→ **PASSAGE SHOWN**:
•••

Last updated January 8, 2024.

Overview

Conscious experience tells a compelling, vivid, and incomplete story of how people act. A police officer may explicitly value racial equality, for example, but treat a Black citizen more harshly than a White citizen without a justifiable reason for doing so. In our lab’s research program, we study how hidden or implicit attitudes and beliefs produce these disconnects between values and action. Our work focuses on how change in hidden or implicit phenomena can inform us about the architecture of the mind and point us to solutions for reducing the gap between values and behavior.

Documenting Subtle Intergroup Biases

To combat intergroup biases, one must know how they operate. In one line of research, we document subtle instances of prejudice, stereotyping, and intergroup behavior across a variety of domains. This research has included studying stereotypes in large text corpora of over 1 billion words (Lee, Montgomery, & Lai, 2024), gender stereotypes among surgeons (Salles et al., 2019), a large-scale study of implicit and explicit biases across 12 intergroup topics on over 7 million participants (Ratliff et al., under review), ideologically-motivated biases in sharing political information (Ekstrom & Lai, 2021), and regional analyses of the relationship between racial prejudice and racial disparities in police traffic stops (Ekstrom, Le Forestier, & Lai, 2022).

•••

→ **SUPPLIED DATA**:
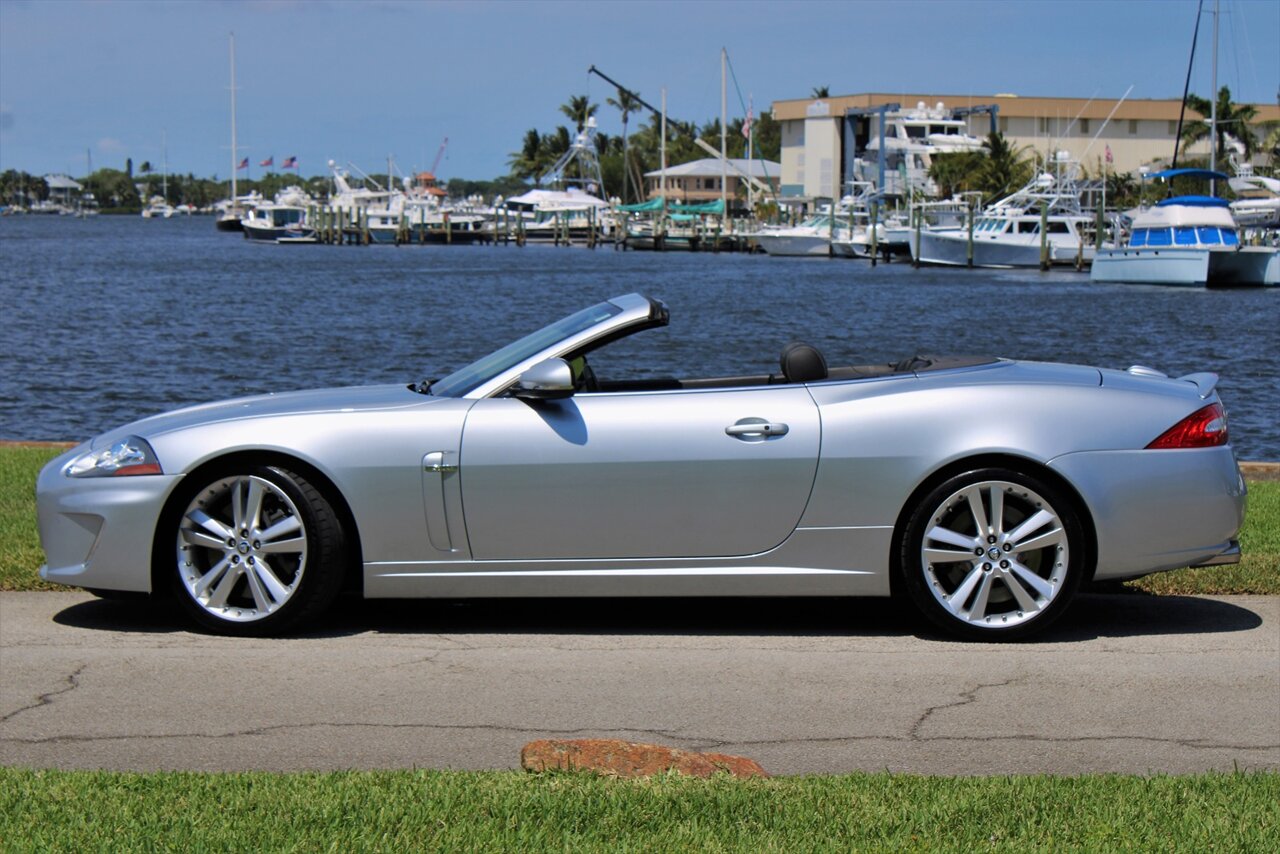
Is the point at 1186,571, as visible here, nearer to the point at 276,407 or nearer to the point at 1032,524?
the point at 1032,524

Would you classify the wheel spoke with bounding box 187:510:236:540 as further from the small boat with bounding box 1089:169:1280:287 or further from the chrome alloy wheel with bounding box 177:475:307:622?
the small boat with bounding box 1089:169:1280:287

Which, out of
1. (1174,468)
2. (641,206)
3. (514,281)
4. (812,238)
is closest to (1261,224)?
(812,238)

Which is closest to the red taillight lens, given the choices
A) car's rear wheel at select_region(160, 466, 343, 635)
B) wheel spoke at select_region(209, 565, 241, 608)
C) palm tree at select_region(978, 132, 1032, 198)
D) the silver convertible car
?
the silver convertible car

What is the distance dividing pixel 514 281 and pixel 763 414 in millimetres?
60220

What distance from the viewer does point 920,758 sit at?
4.71 meters

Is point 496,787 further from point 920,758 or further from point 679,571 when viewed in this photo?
point 679,571

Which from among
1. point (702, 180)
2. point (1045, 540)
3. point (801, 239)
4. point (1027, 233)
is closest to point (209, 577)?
point (1045, 540)

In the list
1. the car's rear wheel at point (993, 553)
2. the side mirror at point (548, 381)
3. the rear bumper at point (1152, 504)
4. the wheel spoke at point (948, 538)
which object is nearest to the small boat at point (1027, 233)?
the rear bumper at point (1152, 504)

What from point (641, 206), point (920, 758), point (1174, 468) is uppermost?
point (641, 206)

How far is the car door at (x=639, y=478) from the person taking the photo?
6.04 m

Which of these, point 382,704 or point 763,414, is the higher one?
point 763,414

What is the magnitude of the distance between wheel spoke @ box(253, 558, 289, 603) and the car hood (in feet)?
1.99

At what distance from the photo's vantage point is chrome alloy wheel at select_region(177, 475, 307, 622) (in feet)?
20.0

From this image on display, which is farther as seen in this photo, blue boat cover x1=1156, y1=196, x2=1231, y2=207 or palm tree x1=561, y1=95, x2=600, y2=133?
palm tree x1=561, y1=95, x2=600, y2=133
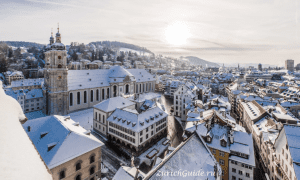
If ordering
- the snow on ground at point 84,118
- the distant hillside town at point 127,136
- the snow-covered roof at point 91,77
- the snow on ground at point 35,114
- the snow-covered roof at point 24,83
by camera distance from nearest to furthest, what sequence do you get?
the distant hillside town at point 127,136
the snow on ground at point 84,118
the snow on ground at point 35,114
the snow-covered roof at point 91,77
the snow-covered roof at point 24,83

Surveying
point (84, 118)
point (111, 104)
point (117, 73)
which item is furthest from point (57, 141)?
point (117, 73)

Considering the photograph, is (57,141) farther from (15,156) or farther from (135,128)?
(15,156)

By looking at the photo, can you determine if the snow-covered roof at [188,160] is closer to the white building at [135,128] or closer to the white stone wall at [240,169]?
the white stone wall at [240,169]

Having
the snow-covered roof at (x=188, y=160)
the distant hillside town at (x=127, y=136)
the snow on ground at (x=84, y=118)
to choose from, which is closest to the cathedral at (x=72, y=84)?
the distant hillside town at (x=127, y=136)

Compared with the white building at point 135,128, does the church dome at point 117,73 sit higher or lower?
higher

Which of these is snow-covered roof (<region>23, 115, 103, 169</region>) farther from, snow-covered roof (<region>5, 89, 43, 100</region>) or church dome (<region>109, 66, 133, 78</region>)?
church dome (<region>109, 66, 133, 78</region>)

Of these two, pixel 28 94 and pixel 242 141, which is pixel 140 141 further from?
pixel 28 94

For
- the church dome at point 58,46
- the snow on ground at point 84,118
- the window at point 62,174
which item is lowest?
the window at point 62,174

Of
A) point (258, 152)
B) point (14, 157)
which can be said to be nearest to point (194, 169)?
point (14, 157)
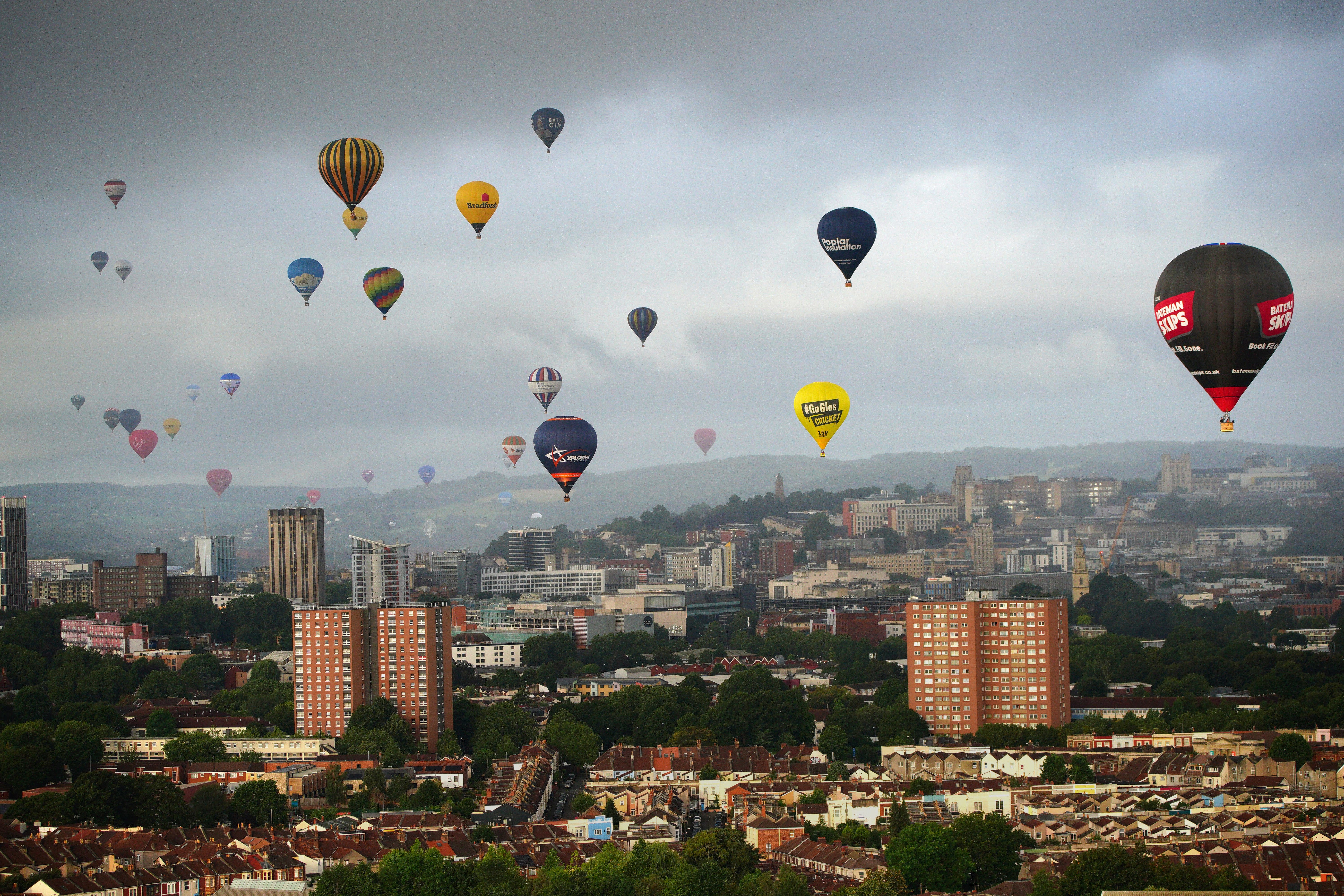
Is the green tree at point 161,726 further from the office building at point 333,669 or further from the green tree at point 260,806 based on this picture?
the green tree at point 260,806

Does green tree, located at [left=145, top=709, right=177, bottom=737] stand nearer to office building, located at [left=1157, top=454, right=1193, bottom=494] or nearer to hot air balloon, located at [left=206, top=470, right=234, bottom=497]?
hot air balloon, located at [left=206, top=470, right=234, bottom=497]

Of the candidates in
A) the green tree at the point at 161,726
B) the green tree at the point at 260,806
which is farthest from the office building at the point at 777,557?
the green tree at the point at 260,806

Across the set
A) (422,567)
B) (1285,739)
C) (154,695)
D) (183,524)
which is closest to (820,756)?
(1285,739)

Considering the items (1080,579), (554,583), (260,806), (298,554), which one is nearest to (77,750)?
(260,806)

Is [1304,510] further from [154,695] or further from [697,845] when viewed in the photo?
[697,845]

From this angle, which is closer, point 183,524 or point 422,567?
point 422,567

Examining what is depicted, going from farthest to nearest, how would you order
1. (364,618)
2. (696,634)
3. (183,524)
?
(183,524) < (696,634) < (364,618)

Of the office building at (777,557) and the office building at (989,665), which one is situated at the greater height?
the office building at (777,557)
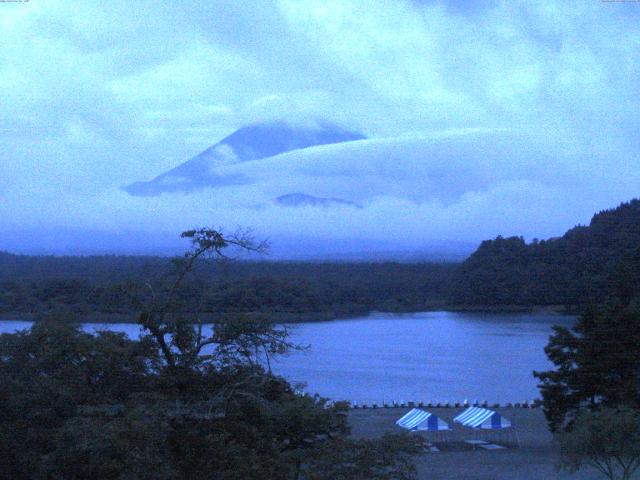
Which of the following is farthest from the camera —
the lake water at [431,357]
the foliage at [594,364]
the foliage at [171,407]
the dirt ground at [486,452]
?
the lake water at [431,357]

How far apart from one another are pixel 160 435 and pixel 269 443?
2.61 feet

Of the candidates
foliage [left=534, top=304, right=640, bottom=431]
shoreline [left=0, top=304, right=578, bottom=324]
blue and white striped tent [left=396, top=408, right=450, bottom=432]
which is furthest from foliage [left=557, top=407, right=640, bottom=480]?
blue and white striped tent [left=396, top=408, right=450, bottom=432]

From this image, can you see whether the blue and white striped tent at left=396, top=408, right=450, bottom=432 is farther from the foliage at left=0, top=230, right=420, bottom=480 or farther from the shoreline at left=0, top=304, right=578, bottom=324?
the foliage at left=0, top=230, right=420, bottom=480

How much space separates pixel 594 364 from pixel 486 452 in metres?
2.20

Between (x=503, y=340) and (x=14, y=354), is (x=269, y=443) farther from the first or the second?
(x=503, y=340)

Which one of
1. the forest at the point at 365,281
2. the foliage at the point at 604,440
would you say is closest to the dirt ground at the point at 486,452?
the foliage at the point at 604,440

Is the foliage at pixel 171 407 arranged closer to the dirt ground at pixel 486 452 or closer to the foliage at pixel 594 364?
the dirt ground at pixel 486 452

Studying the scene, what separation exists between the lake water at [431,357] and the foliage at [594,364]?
177 inches

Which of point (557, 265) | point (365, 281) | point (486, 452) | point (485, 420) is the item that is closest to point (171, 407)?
point (486, 452)

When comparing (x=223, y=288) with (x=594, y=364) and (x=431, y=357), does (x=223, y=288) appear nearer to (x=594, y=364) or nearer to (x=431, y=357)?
(x=594, y=364)

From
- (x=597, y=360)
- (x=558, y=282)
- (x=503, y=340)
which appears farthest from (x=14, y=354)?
(x=503, y=340)

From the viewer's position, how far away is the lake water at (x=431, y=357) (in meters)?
17.1

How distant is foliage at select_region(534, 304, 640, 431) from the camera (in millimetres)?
12445

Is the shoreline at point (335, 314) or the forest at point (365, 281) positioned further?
the forest at point (365, 281)
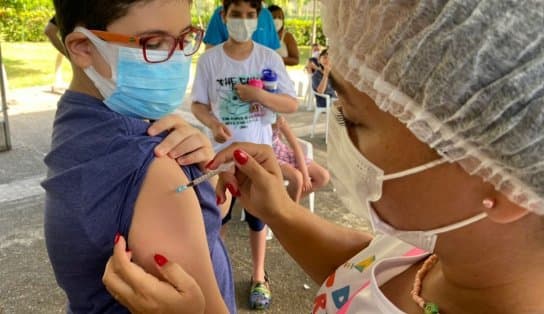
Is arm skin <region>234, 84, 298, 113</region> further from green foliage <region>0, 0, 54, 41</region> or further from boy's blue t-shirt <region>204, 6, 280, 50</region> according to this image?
green foliage <region>0, 0, 54, 41</region>

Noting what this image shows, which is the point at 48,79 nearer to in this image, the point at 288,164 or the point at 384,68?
the point at 288,164

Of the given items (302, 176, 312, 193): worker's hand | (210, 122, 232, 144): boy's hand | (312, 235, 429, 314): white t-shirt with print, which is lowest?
(302, 176, 312, 193): worker's hand

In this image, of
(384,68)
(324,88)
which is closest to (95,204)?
(384,68)

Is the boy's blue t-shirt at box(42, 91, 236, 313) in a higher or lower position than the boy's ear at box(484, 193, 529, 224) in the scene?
lower

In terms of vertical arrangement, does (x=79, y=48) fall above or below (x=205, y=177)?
above

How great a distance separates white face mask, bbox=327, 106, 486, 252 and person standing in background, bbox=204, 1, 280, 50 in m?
2.51

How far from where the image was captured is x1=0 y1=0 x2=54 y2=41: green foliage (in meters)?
14.1

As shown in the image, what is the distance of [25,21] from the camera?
14469 millimetres

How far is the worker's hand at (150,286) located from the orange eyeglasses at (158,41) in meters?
0.50

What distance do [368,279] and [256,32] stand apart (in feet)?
9.09

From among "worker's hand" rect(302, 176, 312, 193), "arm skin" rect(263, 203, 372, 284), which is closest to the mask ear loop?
"arm skin" rect(263, 203, 372, 284)

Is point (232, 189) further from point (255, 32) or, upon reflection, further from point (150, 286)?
point (255, 32)

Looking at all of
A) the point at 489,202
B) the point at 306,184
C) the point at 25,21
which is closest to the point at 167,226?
the point at 489,202

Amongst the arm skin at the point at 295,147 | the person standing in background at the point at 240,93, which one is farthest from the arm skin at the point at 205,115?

•••

→ **EXERCISES TO COMPLETE**:
(A) Report each line of the listing that contains the string "mask".
(B) Write the next part of the bias research overview, starting after its final sentence.
The bias research overview and the listing are unrelated.

→ **RESULTS FOR EACH TASK**:
(A)
How great a distance separates white face mask, bbox=327, 106, 486, 252 and person standing in background, bbox=204, 1, 280, 50 in m?
From among "worker's hand" rect(302, 176, 312, 193), "arm skin" rect(263, 203, 372, 284), which is closest to the mask ear loop?

(B)
Documenting bias requires careful attention to measurement. In research on implicit social cognition, we have conducted meta-analyses on the internal consistency and test-retest reliability of implicit measures broadly (Greenwald & Lai, 2020) and within research on intergroup biases specifically (Lai & Wilson, 2021). We have also examined the contribution of non-associative processes in implicit measurement (Calanchini, Sherman, Klauer, & Lai, 2014, Röhner & Lai, 2021). Ongoing measurement-oriented research has also focused on how to improve the psychometric properties of implicit measures. For example, we have tested how to increase the test-retest reliability of implicit measures through latent variable modeling-based approaches that track an individual’s performance across repeated measurements (Carpenter, Goedderz, & Lai, 2023).

Effective Change in Implicit Biases

To understand the forces that are most influential in changing implicit associations, we must also learn which specific strategies are most effective. To accomplish this, we organized a research contest to test many interventions simultaneously (Lai et al., 2014). Nine of the eighteen interventions we tested were effective at reducing implicit racial prejudice immediately.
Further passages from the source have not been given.